Going under the knife for major surgery can be one of the most stressful, anxiety-filled experiences of a person’s entire life. But for many, the worst part isn’t the interminable waiting, the lengthy procedure, or the painful recovery. Worse than all of that is the surprise medical bill some people receive in the mail, informing them that they are on the hook for tens of thousands of dollars.

These unexpected medical expenses arise when patients, in situations where there is little time for thought or deliberation, receive care from a doctor or hospital not covered by their insurance. This often occurs through no fault of the patient, yet often, insurance companies will refuse to cover the costs, leaving people with thousands of dollars in medical bills and no recourse. Worse yet, there are currently no federal measures to protect patients from this nasty situation. Obviously, that needs to change.

Luckily, the United States has an answer to this healthcare travesty. It was built right into our Constitution.

America’s federalist system—the framework through which our governance is divided between national and state-level governments—provides the ideal method to solve the problem of surprise healthcare billing. States, as U.S. Supreme Court Justice Louis Brandeis explained, are meant to serve as “laboratories of democracy.” A principle born from the Tenth Amendment to the U.S. Constitution, states are the testing grounds for laws and policies, providing the federal government with the evidence to determine whether particular proposals would function on a national scale.
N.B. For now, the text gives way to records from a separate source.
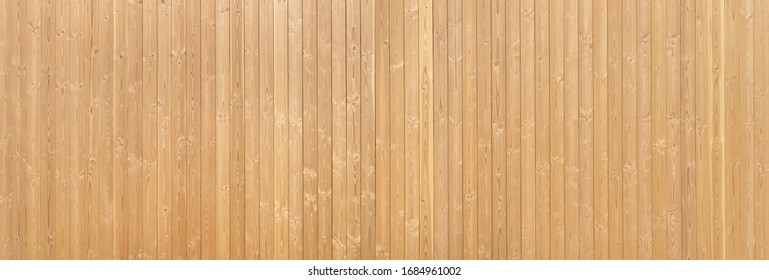Panorama - Detail of a light brown wooden wall made of vertical tongue and groove boards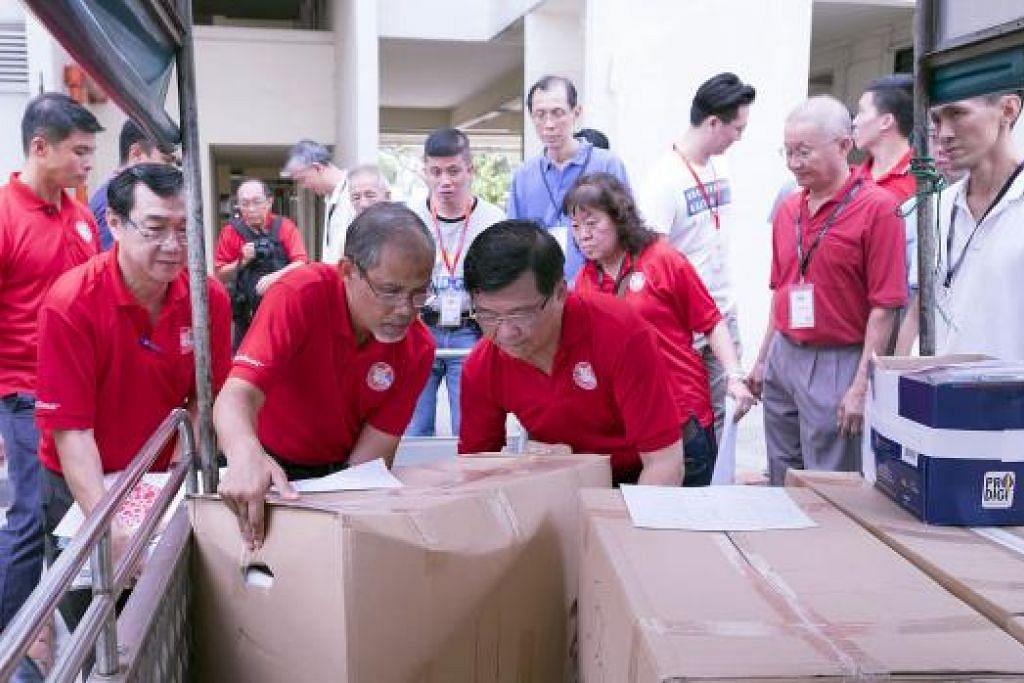 TURUN PADANG: Encik Masagos Zulkifli Masagos Mohamad (depan kiri) membantu sukarelawan dan pemimpin akar umbi memunggah kotak berisi beg cenderahati 'SG Funpack' untuk dibahagikan kepada 7,000 keluarga yang tinggal di 58 blok di Tampines. - Foto TAMPINES WEST CC
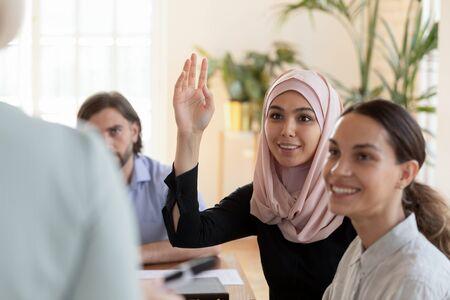 Sonriente joven empresaria musulmana asiática, líder participante de formación profesional, usar hiyab, levantar la mano, hacer preguntas en la reunión de la conferencia del seminario del grupo corporativo diverso, concepto de educación empresarial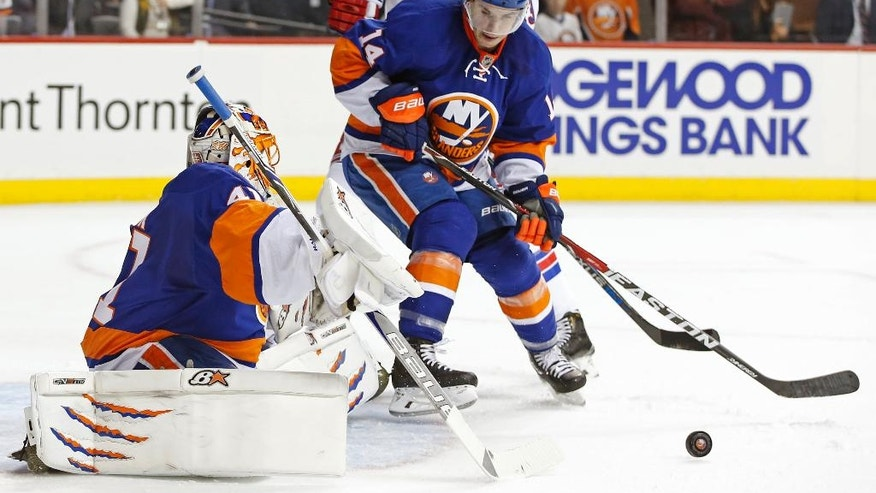 New York Islanders' goalie Jaroslav Halak (41), of Slovakia, deflects a shot with Islanders' defenseman Thomas Hickey (14) fending off New York Rangers' center Kevin Hayes (13) during the first period of an NHL hockey game, Tuesday, Dec. 6, 2016, in New York. (AP Photo/Kathy Willens)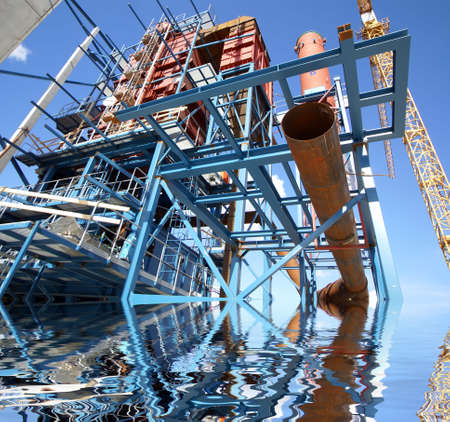 steel blue: cranes and beams on construction of industrial factory with reflection
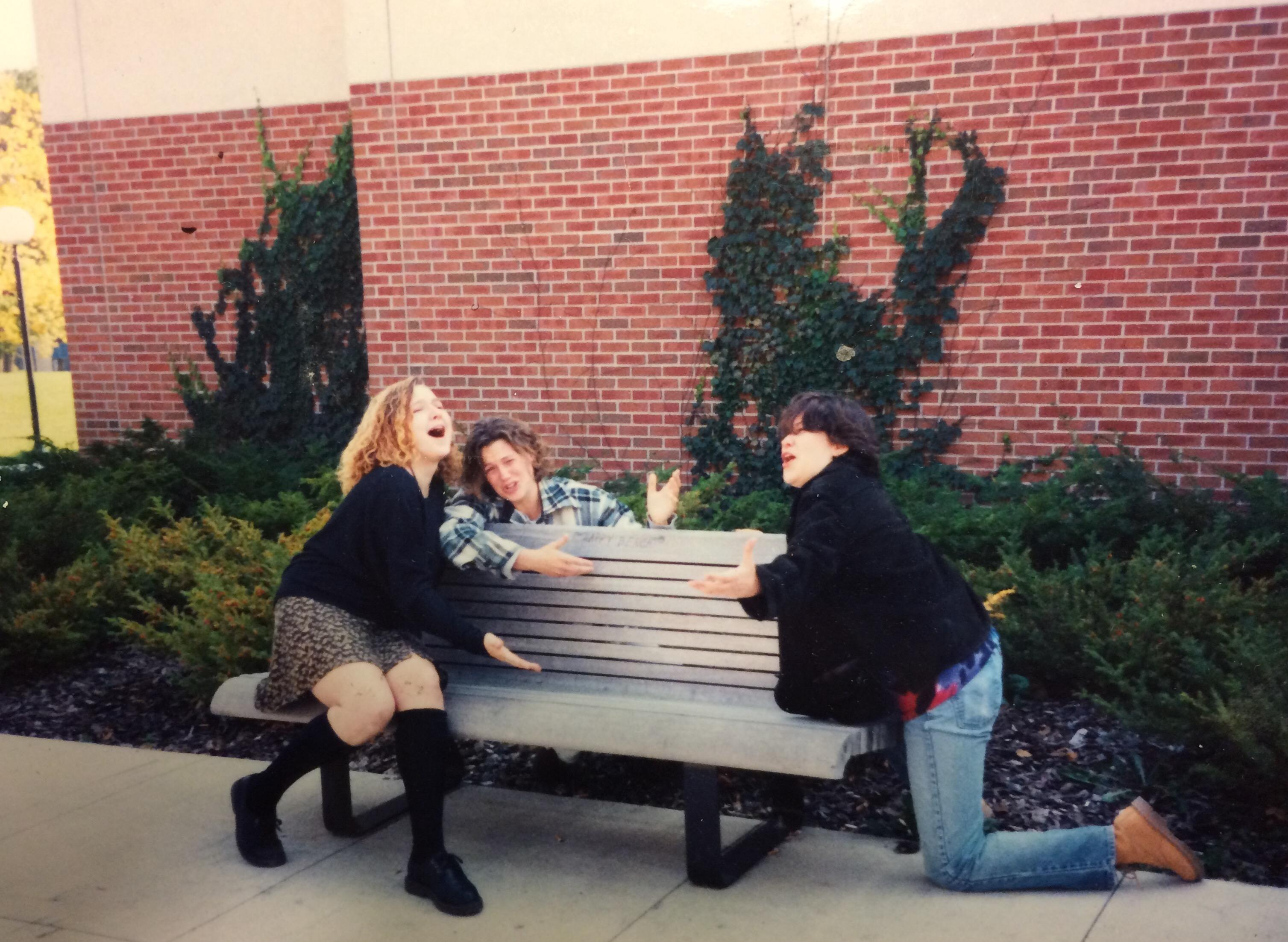Three young women singing on a bench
The use of state policies as bellwethers for the efficacy of federal laws is a handy technique, especially in the medical field. One need only look to the failed attempts to implement single-payer healthcare plans in Vermont and California, for example, to understand that a nationwide socialized system of medicine would be met with devastating results.

When it comes to the issue of surprise medical billings, states have been hard at work developing policies to combat the frequency and severity of unexpected medical costs. New York State, in particular, has been a leader on this front. In 2015, New York passed a law to help consumers avoid surprise out-of-network expenses. The policy has found tremendous success and is serving as a model for other states to follow.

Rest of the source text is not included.